Nanna left the Ferris Wheel to find herself, instead of waiting for her daughter to come back. She saw other moms from the neighborhood and wad at them with a smile. 

“Nanna! Come over here!” One of them called out to her. 

They sat and spoke and ate together. They talked about their lives, their jobs, and most importantly they spoke about their kids. 

“I lost Lilo  here about an hour ago and I still don’t know where she is,” Nanna explained to the others. 

“Ha! My son disappeared two hours ago. I can’t complain though, when he’s ready to find me, he will.” 

“I’m so worried. She’s all I have, and I’m all she knows. How am I supposed to know she’s safe if she isn’t with me?” Nanna asked. She was unprepared when Lilo was born and raising Lilo on her own had been a challenge. 

“They are at an age where they don’t need us as much. That’s okay, because we’re at an age where we need to let them go. We are our own people outside of being their moms.”

As her friends spoke, Nanna finally saw Lilo exactly where they parted ways. Lilo was grinning from ear to ear and laughing with her friends. reminded her of how everyone said they were twins. Lilo never saw it and neither did Nanna but that didn’t stop everyone from making the same comparisons over and over again. They had the same lips, the same nose, the same smile, the same walk even. They started and ended with each other.

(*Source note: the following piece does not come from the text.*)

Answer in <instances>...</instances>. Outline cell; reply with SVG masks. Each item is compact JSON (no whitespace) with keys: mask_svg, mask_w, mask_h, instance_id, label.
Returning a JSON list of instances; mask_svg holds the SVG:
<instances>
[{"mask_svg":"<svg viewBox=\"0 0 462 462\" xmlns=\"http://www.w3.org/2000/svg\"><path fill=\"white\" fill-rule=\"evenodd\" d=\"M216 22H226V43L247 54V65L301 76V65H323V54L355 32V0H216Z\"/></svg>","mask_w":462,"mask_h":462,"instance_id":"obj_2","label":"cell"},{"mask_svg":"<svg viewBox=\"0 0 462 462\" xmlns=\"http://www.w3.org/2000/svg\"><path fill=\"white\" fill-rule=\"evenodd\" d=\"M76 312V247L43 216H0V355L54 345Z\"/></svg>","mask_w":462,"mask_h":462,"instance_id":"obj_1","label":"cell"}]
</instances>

They started and ended with each other. Lilo would find her way, Nanna knew that. She taught Lilo how to read and how to write in two languages. She showed Lilo the beauty and the tragedies of the world, either informatively or unknowingly. She explained to Lilo the importance of her intuition. Lilo would find her way. 

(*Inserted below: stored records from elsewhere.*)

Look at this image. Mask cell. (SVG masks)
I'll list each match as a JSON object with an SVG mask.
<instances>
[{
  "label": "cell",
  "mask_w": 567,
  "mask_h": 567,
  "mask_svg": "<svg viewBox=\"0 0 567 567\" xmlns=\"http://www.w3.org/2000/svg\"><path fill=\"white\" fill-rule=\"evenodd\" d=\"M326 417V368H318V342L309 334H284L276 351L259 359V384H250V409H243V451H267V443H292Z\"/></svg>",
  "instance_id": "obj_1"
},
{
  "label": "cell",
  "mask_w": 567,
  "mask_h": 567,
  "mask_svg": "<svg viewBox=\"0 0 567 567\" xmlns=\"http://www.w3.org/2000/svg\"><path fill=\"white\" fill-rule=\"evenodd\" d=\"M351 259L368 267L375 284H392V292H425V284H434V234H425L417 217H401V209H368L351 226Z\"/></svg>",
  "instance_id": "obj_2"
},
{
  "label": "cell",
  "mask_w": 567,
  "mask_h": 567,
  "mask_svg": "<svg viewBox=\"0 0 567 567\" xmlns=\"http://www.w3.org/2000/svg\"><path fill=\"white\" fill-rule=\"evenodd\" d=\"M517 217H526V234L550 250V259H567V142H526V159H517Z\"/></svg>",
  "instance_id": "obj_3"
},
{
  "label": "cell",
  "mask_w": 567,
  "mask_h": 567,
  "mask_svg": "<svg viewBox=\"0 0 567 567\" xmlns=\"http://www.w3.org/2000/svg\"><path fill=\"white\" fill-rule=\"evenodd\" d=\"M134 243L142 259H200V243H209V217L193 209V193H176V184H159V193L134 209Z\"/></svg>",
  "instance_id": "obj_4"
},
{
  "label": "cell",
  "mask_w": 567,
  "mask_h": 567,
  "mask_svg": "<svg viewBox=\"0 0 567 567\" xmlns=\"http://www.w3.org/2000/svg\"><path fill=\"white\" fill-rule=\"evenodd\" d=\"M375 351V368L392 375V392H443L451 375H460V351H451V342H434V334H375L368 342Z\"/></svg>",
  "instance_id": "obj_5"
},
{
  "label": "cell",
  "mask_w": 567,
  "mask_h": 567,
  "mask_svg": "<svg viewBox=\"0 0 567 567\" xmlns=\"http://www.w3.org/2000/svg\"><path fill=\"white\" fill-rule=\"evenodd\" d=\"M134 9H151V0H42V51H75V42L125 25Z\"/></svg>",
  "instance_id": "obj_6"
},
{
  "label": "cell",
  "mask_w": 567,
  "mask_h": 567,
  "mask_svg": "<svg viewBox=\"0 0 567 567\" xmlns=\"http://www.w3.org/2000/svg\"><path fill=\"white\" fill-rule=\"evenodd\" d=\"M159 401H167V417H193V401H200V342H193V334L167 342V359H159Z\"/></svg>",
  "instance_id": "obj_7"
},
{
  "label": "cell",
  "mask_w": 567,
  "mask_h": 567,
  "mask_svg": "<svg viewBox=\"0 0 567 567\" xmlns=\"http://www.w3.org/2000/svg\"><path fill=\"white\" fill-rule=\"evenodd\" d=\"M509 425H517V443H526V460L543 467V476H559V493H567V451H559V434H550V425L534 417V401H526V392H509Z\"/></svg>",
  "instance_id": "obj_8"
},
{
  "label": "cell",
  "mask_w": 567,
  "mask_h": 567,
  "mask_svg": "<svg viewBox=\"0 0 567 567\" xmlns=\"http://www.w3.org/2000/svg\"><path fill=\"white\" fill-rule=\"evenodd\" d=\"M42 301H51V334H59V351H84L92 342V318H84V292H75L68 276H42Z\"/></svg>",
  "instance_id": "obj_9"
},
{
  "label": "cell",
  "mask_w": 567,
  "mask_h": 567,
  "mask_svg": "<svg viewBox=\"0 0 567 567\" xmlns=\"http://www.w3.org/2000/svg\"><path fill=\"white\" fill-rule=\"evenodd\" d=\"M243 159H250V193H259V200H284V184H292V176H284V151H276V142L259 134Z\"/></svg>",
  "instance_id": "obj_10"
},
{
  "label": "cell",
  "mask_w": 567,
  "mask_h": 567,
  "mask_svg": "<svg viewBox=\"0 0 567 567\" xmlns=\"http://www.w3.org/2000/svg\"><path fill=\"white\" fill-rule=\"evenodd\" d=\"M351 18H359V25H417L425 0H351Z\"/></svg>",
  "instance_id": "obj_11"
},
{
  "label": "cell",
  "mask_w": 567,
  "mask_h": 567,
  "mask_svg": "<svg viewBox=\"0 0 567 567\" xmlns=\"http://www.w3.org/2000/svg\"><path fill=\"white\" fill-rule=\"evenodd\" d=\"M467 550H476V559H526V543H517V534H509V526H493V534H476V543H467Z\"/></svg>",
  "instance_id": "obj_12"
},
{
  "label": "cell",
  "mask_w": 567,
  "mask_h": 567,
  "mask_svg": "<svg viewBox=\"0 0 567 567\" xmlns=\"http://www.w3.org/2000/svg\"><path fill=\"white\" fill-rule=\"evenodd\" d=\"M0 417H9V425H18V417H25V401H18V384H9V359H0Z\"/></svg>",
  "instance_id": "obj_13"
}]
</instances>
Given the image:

“Ladies, we should get on that ride,” Nanna said, finally letting her sight off of Lilo and to the biggest rollercoaster in the Fair. With a million loops, a million highs and a million lows, it was hard to miss. It was so big, it overshadowed the ferris wheel making it look small and uninteresting. 

“Are you sure it’s not too scary for you, Nanna,” someone asked.

“It is, but I'm ready,” she laughed. 

It felt like nanna was 16 again, riding rides in a fair with no worries or care. She had friends and it wasn’t just her daughter. She felt alive. 

Lilo had never felt so dead before. Her body was sore and her stomach called out for every food her eyes saw. Maybe there is a thing as having too much fun. No matter how tired she felt she couldn’t knock the smile off her face as she rode the last ride. 

It was small and childish. A tiny spinning tea cup, too small for her to even fit in.

She jumped in closing her dark brown eyes and enjoyed the ride. This was peace. Maybe a big part of being 17 was feeling those feelings of being 16 or 15. 

By the end of the ride she was 12 and waiting for her mom in front of the car. It got cold again, feeling less like autumn and more like a winter. When Lilo finally saw Nanna walking towards her, a warmth followed Nanna with each footstep. 

“I can’t believe how lost we got from each other”, Nanna smiled instead of the anger Lilo was expecting. 

“That place felt like a maze,” Lilo answered with honesty. 

“We were only lost for a small moment, how could I live without my little fire?” Nanna said jokingly. 

“You are my only match” The statement fell out of Lilo’s mouth like water in a waterfall. Growing up Nanna would call Lilo her last match, and Lilo would repeat like a parrot. 

“My only source of light” 

She was figuring things out and so was her daughter. There isn’t a blueprint to understanding each other and the mazes they build.